Importantly, our professional standards framework also aligns with the requirements of the International Federation of Accountants, which has assessed our approach as meeting its highest level of compliance.
Which leads me to my third point. Some members of the Committee have expressed interest in our Affiliate members.
These are non-CA principals or partners in Chartered Accounting firms with signing authority. To be eligible to be an affiliate they must meet defined education and experience requirements such as holding a degree, have completed both our affiliates and public practice programs, and comply with the CA ANZ Code of Ethics.
Less than 2 per cent of our 140,000 members are Affiliates.
But including them in our scheme means more professionals can be held to higher standards, extending protections to more consumers.
I would now like to briefly turn to my fourth point which is an overview of our conduct and disciplinary system.
Complaints are handled by an independent Professional Conduct Committee and, where required, referred to a Disciplinary Tribunal and/or an Appeals Tribunal. These bodies are made up of senior professionals, including accountants, lawyers and ethicists.
The Tribunal has the power to impose fines of up to $50,000 for individuals and $250,000 for practice entities, in addition to suspension or expulsion.
Between December 2024 (being the time since we last provided data to the Committee) and December 2025, the Professional Conduct Committee received 707 complaints and resolved 710 matters.
More than two-thirds of those matters arose from self-reporting and proactive monitoring, including in large firms — reflecting our active and interventionist approach to regulation.
Over 2024 and 2025, we implemented a major reform program under our Going Further Roadmap to modernise our regulatory framework and strengthen accountability even more.

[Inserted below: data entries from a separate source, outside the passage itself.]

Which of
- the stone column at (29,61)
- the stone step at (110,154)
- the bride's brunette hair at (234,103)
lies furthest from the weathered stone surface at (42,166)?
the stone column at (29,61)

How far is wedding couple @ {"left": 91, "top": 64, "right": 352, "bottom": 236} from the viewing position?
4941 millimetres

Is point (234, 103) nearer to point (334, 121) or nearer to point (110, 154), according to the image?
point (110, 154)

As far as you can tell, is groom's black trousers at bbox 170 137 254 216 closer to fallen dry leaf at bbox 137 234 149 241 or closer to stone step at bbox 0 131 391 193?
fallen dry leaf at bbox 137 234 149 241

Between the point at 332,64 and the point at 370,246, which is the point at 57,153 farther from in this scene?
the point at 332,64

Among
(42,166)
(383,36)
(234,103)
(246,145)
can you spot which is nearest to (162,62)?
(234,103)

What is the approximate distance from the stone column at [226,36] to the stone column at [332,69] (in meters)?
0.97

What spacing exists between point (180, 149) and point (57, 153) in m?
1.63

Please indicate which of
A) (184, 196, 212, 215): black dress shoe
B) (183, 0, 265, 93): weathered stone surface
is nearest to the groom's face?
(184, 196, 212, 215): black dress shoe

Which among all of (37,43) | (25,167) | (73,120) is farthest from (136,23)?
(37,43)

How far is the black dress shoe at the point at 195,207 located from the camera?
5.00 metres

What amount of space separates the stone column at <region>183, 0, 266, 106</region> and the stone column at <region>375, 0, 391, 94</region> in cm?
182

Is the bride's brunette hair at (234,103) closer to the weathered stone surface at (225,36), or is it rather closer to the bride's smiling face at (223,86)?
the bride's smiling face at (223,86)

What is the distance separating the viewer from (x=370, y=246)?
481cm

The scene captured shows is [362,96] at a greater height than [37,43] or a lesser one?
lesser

Our members voted to change our By-Laws, expanding our disciplinary powers, increasing fines, and the ability to investigate former members.
We refocused our disciplinary system to prioritise serious misconduct and resolve high-risk matters and streamlined our complaint handling to be more proportionate and effective.

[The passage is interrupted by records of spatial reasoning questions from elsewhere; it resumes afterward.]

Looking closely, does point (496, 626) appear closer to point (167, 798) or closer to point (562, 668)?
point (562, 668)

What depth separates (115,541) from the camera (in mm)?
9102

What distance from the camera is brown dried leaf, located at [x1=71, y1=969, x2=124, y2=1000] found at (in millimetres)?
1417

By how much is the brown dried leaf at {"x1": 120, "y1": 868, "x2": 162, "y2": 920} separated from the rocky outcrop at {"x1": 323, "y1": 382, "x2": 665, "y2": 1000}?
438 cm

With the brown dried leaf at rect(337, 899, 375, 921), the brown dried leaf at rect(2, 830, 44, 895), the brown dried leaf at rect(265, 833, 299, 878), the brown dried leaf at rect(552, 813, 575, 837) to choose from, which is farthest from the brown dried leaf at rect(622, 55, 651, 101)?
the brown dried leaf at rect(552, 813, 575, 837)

Ethical standards were lifted across the membership by embedding the Chartered Accountant’s Commitment into annual renewal and increasing mandatory ethics CPD.
We strengthened quality assurance by expanding risk-based quality reviews, particularly for large firms, with a focus on emerging areas such as AI. And we moved from self-attestation to active verification using data and automation to identify risk and drive enforcement action where it matters most.

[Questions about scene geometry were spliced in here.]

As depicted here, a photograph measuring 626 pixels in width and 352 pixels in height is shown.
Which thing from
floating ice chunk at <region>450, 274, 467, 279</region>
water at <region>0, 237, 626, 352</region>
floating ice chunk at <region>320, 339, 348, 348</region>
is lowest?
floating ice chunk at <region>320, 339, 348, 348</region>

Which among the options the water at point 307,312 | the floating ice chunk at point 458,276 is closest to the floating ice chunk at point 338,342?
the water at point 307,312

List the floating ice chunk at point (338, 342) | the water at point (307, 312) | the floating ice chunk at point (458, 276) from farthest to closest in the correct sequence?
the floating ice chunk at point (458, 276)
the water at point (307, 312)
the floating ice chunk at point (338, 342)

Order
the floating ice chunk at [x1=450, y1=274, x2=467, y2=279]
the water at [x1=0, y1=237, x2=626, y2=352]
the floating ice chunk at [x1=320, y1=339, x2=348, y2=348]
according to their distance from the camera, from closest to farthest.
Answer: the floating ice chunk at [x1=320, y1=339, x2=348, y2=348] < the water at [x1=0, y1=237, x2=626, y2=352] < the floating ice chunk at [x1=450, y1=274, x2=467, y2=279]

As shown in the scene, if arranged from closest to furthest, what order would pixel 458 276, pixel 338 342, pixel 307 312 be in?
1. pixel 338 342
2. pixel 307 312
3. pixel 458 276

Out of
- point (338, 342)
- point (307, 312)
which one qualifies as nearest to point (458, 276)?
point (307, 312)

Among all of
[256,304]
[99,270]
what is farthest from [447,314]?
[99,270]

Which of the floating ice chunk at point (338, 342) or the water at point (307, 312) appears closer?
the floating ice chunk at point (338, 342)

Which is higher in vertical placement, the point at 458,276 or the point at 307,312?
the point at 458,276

Our strengthened framework is having an impact.
But like every profession, there will always be those who fall short. When that happens, we have a robust system in place to respond firmly and fairly, in the interests of the public and the profession.
In closing, I want to acknowledge the large majority of our members who work diligently, ethically and professionally every day.
They expect strong standards, credible enforcement and public confidence in their profession — and so do we.
My colleagues and I welcome the Committee’s questions.